▶ **Written exercise A**
In the article about schooling for the Texas children, condense the paragraph beginning "Thus began an effort" into a shorter version that keeps its main facts.
───── Text
The transfer of children from a polygamist group’s compound to state care in Texas has handed officials there the challenges of providing for their education.
Several days after 416 children were removed from the secluded ranch compound of a religious group in Eldorado, Texas, early this month, administrators of the 14,500-student San Angelo Independent School District organized the delivery of four truckloads of school supplies and textbooks to shelters where the children were staying in San Angelo.
And last week, teachers from the district began teaching art, math, and physical education to the children from the ranch who are now in state custody.
Thus began an effort by Texas officials to ensure that children removed from the Yearning for Zion ranch, run by the Fundamentalist Church of Jesus Christ of Latter-day Saints, or FLDS, will receive schooling while their legal status is being worked out. It remained unclear late last week how long the children, removed from the ranch in the wake of abuse allegations, will be wards of Texas or how long state officials will be responsible for their schooling. It was also not clear how long Texas District Judge Barbara Walthers, who is presiding over the case in state court, will recommend they stay in shelters in San Angelo.
──────────
───── Dataset content
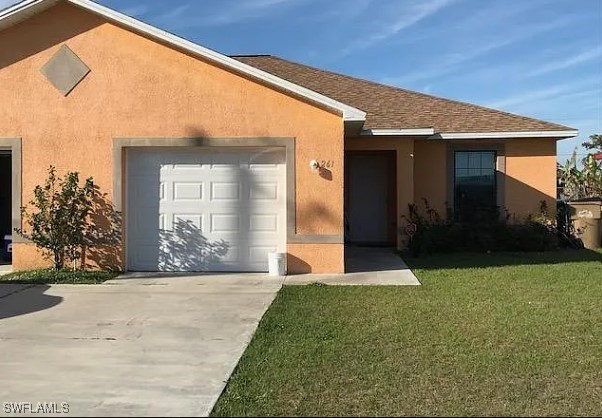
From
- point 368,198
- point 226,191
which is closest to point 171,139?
point 226,191

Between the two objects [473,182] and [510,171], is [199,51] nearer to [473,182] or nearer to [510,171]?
[473,182]

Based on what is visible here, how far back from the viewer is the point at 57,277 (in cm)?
1017

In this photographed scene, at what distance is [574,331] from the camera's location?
661 cm

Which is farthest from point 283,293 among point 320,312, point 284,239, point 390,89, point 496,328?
point 390,89

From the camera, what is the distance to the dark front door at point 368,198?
1605 centimetres

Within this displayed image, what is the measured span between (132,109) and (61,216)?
2.29 meters

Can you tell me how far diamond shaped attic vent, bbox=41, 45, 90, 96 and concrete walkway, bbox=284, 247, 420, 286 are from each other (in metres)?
5.29

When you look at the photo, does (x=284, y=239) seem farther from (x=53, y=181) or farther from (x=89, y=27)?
(x=89, y=27)

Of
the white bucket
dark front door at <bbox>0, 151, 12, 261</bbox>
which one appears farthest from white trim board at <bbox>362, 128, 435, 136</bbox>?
dark front door at <bbox>0, 151, 12, 261</bbox>

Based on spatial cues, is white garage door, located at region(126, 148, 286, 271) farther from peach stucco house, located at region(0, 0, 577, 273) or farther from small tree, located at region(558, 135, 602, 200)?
small tree, located at region(558, 135, 602, 200)

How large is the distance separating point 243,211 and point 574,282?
5.84 m

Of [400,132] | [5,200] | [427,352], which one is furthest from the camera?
[5,200]

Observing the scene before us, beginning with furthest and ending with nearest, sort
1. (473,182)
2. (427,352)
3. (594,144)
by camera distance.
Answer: (594,144)
(473,182)
(427,352)

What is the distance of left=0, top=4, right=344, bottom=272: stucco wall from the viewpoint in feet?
35.2
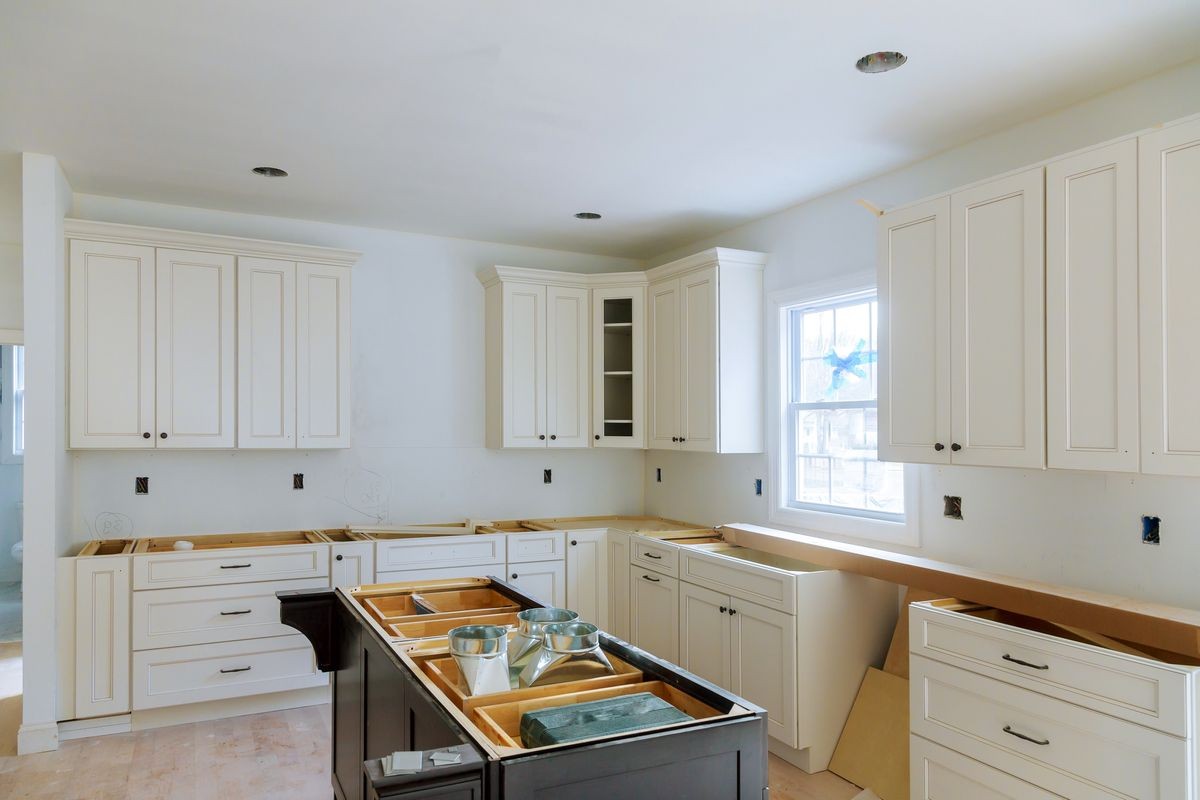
──────────
▶ **Written exercise B**
Retype the listing from its very start down to the line containing "2.29 meters", with both ends included. Leave the pictures out.

▶ **Written response A**
Texas officials began working to make sure the children removed from the Yearning for Zion ranch get schooling while their legal status is settled. The ranch is run by the Fundamentalist Church of Jesus Christ of Latter-day Saints (FLDS). Late last week it was still unclear how long the children, taken after abuse allegations, would remain wards of Texas and under state responsibility for their schooling. It was also unclear how long Texas District Judge Barbara Walthers, who is presiding over the state case, would recommend they stay in San Angelo shelters.

▶ **Written response B**
From
- point 368,198
- point 226,191
which is closest to point 171,139?
point 226,191

Between the two objects [473,182] and [510,171], is [199,51] nearer to [473,182] or nearer to [510,171]?
[473,182]

Based on what is visible here, how far back from the viewer is the point at 57,277 (in cm)?
1017

In this photographed scene, at what distance is [574,331] from the camera's location?
661 cm

Which is farthest from point 283,293 among point 320,312, point 284,239, point 390,89, point 496,328?
point 390,89

From the camera, what is the distance to the dark front door at point 368,198?
1605 centimetres

Within this displayed image, what is the measured span between (132,109) and (61,216)?
2.29 meters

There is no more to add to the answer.